Pressure has since grown on individual states and the African Union to get them out, with the AU this week pledging to repatriate 20,000 Africans within the next six weeks.
“This evening, 504 of our fellow countrymen who were living in Libya have been brought back home,” said Foreign Minister Ibrahim Yacoubou who met them as they arrived at Niamey airport on Wednesday evening.
“There are thousands of others who are still in Libya and we will bring back everyone who wants to leave,” he said.
Interior Minister Bazoum Mohamed said buses had been chartered to ferry them back to their villages.
Among those brought back home there was a tangible sense of relief.

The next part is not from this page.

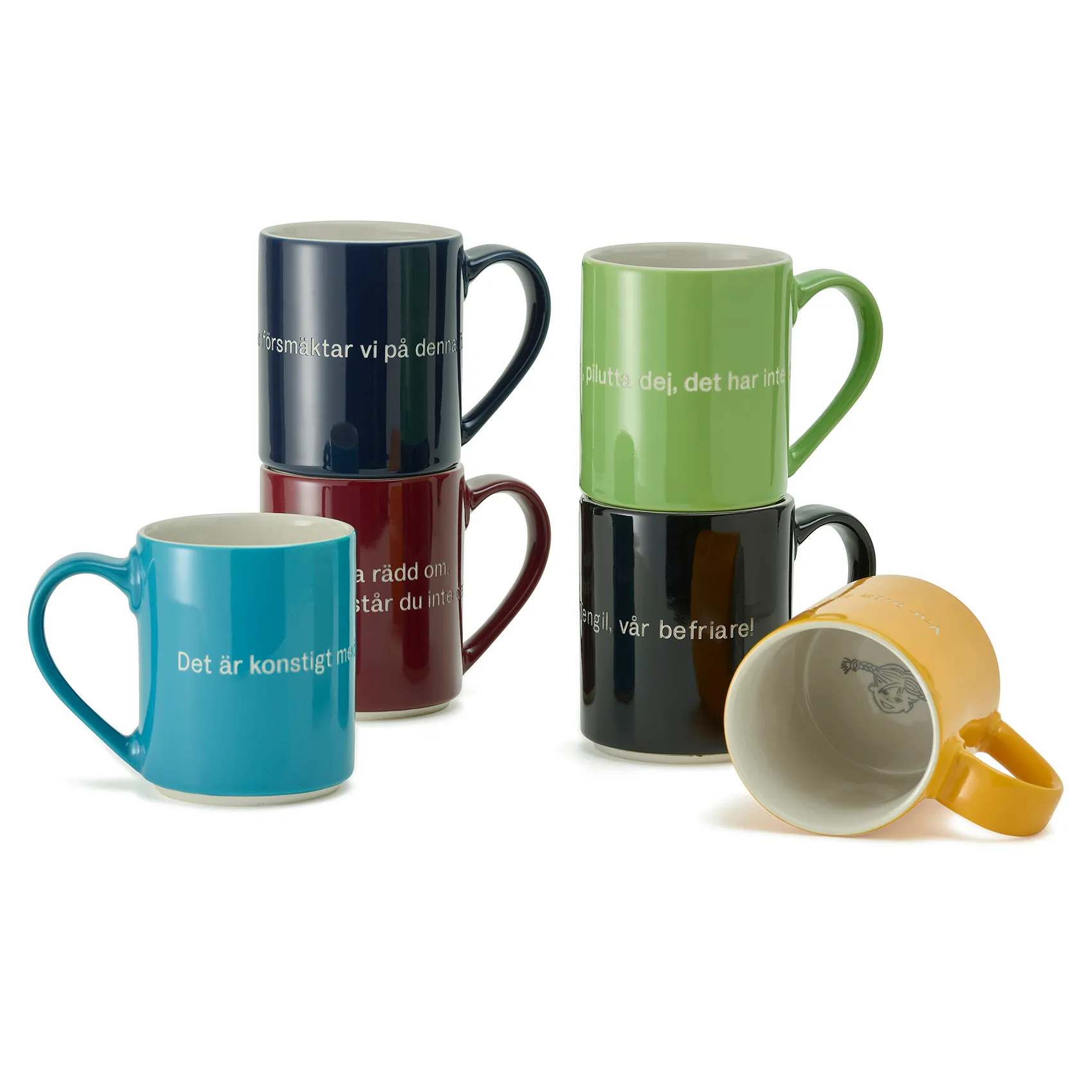 Design House Stockholm Tasse Astrid Lindgren, Det är Konstigt Med Mig... 7 Design House Stockholm Tasse Astrid Lindgren, Det är Konstigt Med Mig... – Image 5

“I feel so relieved to have left that hell back there. Even though it was anarchy in Libya, we didn’t know that migrants were being sold, although ransom demands are rife,” said one of those who landed on Wednesday, who looked exhausted and did not give his name.
Some 4,000 Niger nationals have already signed up to be brought home, the foreign ministry said, saying they would be brought back in a “rolling airlift”.
– 250,000 since 2011 –
It is not the first time that Niamey has repatriated its nationals stranded in neighbouring Libya.
Since the Kadhafi regime collapsed in 2011, Libya has fallen under the control of a network of armed groups and militias; the violence and anarchy contributing to the push by many migrants, some of whom have been there for years, to try and make the perilous sea crossing to Europe.
Over the past six years, around 250,000 people have returned home to Niger, fleeing the violence in Libya.
At the end of November, Niger’s President Mahamadou Issoufou called on the International Criminal Court to take up the case of African migrants being sold as slaves in Libya.
Agadez, the main city in central Niger, has become a revolving door for economic migrants seeking to reach Europe via Libya, winning notoriety as Africa’s people-smuggling capital.
Despite a government crackdown and increased security checks at the borders, aided by the EU, there is still a steady flow of migrants and traffickers passing through Niger.